Natürlich weiß ich, dass es der Virus ist, der möchte, dass ich jemand Fremden küsse, weil den Mann und den Liebhaber hat es ja schon angesteckt. Ich weiß nicht, ob ich dem Virus den Wunsch erfüllen kann. […] Und da wurde mir plötzlich klar, wie sehr das Virus mich eigentlich braucht. Dass es nur durch mich überhaupt leben kann. Wenn ich sterbe, sirbt das Virus auch.
Ein besonderes Buch, das mit seiner speziellen Covergestaltung und seinem tollen Format sicherlich in der Buchhandlung sofort ins Auge fällt. Wer sich mit fragmentarischen Romanen anfreunden kann und dem es auch gern etwas verworrener sein darf, der ist mit Randls „Krone der Schöpfung“ und dem satirischen Blick auf Pandemie-Deutschland gut bedient. Mir war besonders das Ende leider zu konfus und die Zombie-Geschichte hätte auch gerne wegfallen dürfen, dennoch habe ich Lola Randls neues Werk gerne gelesen – gerade sprachlich war es sehr kurzweilig, auch, wenn es um komplexere und auch traurigere Themen und Ereignisse ging.

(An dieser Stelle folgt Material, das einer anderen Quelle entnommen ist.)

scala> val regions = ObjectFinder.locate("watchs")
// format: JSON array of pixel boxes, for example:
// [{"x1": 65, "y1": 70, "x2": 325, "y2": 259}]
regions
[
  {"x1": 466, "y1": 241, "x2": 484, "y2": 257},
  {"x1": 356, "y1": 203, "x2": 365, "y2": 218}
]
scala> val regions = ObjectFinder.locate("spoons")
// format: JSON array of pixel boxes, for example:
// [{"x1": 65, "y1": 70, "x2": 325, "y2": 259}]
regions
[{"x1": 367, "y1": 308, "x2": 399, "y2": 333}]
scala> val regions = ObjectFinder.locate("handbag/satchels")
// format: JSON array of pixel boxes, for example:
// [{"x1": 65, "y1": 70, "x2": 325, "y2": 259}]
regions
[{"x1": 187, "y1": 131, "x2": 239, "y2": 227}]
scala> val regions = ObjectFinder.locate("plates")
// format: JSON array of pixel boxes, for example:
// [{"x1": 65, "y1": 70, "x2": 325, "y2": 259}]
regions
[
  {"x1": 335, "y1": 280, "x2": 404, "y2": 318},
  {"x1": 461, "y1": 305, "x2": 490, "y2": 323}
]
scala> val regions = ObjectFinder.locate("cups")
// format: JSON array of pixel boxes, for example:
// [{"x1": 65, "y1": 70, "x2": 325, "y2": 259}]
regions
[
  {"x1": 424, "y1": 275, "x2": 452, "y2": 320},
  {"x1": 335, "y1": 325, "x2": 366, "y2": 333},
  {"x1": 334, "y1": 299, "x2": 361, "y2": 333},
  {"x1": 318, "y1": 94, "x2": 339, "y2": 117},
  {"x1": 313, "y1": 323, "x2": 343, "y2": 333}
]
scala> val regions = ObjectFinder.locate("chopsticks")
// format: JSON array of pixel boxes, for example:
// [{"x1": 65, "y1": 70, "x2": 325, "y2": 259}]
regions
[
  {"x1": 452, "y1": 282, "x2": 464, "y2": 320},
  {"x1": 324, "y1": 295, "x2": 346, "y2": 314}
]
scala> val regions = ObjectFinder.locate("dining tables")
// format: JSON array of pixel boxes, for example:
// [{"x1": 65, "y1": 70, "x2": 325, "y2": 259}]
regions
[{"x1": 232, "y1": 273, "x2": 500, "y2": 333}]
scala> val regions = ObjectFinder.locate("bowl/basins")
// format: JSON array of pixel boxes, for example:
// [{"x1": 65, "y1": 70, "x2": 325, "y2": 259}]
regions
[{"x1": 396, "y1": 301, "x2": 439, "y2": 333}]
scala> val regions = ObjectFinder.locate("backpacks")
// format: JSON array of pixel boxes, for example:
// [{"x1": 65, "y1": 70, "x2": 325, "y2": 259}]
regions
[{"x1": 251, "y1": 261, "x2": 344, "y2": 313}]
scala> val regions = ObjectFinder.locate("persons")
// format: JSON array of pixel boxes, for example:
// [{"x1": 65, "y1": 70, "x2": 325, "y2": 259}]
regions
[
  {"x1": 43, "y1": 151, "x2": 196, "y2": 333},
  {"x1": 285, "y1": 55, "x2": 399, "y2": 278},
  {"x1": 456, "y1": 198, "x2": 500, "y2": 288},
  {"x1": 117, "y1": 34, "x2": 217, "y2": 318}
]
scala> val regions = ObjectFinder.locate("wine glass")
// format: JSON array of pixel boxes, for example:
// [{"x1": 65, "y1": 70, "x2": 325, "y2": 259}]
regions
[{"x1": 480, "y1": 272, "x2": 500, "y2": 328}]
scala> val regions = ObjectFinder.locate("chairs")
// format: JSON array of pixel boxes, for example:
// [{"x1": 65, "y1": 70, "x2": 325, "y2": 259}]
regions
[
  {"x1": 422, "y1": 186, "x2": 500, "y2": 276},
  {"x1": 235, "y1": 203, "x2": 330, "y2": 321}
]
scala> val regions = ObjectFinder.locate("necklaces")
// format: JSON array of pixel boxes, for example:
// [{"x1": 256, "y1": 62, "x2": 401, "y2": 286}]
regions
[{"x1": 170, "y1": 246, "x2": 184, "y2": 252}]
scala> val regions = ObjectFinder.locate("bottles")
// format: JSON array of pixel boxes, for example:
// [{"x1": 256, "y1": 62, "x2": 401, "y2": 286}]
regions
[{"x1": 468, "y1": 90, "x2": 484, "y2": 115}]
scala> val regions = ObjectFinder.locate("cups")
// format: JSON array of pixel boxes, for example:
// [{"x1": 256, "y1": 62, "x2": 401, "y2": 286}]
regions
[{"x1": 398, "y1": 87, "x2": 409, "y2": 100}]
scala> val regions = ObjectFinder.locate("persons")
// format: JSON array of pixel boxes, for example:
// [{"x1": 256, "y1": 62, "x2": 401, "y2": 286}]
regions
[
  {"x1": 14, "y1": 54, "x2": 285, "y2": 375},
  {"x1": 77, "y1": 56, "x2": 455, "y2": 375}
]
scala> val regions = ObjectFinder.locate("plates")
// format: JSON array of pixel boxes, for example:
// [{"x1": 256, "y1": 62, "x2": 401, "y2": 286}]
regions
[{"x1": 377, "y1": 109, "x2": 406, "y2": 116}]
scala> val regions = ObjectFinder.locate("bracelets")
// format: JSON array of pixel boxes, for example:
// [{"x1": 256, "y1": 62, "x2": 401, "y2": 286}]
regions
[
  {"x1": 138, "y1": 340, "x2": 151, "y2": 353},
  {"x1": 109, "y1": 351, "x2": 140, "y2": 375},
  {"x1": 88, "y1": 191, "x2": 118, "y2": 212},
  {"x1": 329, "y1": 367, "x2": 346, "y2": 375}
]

Dieses Buch wurde mir freundlicherweise vom Matthes & Seitz Verlag im Rahmen einer Lovelybooks Leserunde zur Verfügung gestellt. Vielen Dank!
Lola Randl / Die Krone der Schöpfung / Matthes & Seitz / Gebundenes Buch, 214 Seiten / ISBN: 978-3-75180-006-8 / Erschienen am 02.09.20 / zur Verlagsseite
Hallo Tina!
Vielen Dank für diese tolle und treffende Rezi 🙂
Ich persönlich fand ja gerade das Konfuse an diesem Roman besonders unterhaltsam – und irgendwo auch genau passend zur Thematik. Die Lektüre hat mir jedenfalls großen Spaß bereitet und mir Lust darauf gemacht, auch den Vorgängerroman zu lesen.